[Outline labeling records]
▬▬▬▬▬▬
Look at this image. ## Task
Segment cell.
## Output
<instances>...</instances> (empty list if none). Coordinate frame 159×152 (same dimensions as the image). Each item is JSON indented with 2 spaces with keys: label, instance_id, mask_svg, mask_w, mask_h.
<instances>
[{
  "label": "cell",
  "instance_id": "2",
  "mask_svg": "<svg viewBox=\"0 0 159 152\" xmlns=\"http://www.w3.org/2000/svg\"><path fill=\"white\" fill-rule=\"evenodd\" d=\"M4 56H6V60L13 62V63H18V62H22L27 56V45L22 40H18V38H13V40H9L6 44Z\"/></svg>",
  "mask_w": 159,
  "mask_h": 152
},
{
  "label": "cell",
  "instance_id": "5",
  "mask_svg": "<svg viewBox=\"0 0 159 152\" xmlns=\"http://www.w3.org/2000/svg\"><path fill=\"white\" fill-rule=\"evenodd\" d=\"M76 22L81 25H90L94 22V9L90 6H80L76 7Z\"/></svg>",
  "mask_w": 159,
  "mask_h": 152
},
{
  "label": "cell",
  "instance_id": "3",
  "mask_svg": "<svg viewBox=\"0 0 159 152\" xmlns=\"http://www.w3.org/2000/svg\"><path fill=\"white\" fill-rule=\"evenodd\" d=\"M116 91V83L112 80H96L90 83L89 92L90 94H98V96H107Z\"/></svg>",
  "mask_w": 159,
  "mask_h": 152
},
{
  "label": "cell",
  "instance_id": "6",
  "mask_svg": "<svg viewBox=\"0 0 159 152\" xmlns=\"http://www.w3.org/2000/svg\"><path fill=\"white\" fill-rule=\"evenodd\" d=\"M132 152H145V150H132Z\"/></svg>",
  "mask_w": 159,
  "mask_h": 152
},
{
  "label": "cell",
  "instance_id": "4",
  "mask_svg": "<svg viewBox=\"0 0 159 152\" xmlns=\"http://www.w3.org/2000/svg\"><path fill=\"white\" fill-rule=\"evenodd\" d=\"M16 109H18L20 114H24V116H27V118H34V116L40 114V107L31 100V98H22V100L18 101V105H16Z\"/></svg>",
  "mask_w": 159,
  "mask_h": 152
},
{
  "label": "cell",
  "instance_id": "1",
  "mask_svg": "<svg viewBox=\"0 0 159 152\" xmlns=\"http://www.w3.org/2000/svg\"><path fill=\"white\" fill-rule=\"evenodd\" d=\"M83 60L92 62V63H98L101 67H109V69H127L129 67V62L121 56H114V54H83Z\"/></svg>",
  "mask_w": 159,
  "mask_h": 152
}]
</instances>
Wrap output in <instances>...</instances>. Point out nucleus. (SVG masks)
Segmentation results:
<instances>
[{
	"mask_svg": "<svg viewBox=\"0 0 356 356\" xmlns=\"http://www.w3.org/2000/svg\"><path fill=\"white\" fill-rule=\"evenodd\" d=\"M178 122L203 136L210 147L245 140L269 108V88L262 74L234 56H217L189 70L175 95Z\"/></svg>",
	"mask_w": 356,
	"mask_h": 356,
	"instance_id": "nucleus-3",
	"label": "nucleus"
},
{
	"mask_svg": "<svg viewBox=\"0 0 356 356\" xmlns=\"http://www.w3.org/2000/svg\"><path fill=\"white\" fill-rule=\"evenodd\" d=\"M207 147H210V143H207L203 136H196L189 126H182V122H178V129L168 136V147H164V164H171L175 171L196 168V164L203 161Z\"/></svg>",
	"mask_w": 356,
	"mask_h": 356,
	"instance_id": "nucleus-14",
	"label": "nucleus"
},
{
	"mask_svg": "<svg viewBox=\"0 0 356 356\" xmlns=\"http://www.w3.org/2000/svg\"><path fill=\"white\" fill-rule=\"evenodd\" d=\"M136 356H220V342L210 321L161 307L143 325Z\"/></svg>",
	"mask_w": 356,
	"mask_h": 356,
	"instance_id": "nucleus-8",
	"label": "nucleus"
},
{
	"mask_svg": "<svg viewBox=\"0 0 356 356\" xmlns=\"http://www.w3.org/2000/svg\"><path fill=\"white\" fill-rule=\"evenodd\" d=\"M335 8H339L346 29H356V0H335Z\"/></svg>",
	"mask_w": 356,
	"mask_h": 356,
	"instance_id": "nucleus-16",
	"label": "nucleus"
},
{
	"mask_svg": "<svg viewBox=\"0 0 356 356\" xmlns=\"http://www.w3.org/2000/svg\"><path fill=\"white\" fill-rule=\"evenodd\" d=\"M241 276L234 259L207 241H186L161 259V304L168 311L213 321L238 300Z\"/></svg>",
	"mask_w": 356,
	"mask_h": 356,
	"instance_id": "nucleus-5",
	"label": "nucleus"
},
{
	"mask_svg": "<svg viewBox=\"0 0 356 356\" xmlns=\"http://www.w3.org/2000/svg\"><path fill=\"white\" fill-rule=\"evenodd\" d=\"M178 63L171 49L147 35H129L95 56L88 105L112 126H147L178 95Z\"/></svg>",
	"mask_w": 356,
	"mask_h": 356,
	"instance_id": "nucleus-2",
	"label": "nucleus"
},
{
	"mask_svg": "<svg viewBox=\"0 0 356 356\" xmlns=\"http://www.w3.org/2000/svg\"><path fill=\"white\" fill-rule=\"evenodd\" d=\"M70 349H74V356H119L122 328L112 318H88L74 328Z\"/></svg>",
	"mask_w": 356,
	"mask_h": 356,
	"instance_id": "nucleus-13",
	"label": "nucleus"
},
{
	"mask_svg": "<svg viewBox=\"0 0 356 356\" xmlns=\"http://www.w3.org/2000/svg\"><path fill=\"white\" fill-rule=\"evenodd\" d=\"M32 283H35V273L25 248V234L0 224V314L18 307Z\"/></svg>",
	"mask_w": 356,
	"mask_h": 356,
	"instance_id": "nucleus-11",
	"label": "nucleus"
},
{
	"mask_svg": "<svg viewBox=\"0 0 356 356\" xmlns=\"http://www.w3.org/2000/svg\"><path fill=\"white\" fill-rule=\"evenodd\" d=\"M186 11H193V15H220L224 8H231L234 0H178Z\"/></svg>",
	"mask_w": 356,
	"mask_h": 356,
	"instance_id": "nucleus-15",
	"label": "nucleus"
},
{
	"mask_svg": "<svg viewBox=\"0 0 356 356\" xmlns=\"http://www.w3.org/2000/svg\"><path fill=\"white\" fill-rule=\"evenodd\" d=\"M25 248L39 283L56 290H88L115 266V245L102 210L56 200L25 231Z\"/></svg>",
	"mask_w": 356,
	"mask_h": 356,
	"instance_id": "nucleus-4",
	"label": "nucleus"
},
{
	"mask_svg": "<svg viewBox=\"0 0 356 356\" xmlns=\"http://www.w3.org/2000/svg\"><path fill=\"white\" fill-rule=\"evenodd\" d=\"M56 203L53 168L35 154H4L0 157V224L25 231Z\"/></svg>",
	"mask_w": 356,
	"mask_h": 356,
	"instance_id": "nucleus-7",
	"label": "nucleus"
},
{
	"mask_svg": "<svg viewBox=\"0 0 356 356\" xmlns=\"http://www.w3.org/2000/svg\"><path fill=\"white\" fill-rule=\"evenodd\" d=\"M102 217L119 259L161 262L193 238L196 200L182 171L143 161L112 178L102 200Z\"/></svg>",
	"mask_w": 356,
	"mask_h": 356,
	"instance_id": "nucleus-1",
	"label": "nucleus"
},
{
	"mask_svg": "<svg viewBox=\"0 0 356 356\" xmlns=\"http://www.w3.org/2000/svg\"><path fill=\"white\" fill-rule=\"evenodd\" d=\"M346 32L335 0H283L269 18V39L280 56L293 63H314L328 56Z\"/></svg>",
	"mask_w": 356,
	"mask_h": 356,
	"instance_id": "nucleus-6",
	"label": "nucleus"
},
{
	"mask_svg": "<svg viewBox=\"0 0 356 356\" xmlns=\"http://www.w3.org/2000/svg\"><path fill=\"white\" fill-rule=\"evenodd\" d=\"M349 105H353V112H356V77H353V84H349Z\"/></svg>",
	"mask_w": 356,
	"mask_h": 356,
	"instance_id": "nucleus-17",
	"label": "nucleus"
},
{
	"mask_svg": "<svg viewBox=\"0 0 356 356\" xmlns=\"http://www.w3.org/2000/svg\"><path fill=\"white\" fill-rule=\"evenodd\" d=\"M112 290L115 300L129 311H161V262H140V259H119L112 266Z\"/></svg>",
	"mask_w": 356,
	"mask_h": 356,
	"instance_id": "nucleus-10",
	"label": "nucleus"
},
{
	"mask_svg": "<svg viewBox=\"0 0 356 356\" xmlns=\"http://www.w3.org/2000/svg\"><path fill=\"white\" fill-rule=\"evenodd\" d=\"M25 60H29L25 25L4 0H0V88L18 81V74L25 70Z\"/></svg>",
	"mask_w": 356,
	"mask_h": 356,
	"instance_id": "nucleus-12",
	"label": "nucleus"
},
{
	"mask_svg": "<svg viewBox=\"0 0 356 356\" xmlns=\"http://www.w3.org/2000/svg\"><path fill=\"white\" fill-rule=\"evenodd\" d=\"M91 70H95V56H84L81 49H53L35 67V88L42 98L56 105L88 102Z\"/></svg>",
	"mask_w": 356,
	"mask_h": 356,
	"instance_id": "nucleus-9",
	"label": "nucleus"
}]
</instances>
▬▬▬▬▬▬
### GOAL
List each line above that contains the string "image". Matches must have the same upper and lower case.

### ANSWER TO THE PROBLEM
Look at this image. ## Task
<instances>...</instances> (empty list if none). Coordinate frame 159×152 (same dimensions as the image). Each item is JSON indented with 2 spaces with keys: label, instance_id, mask_svg, mask_w, mask_h.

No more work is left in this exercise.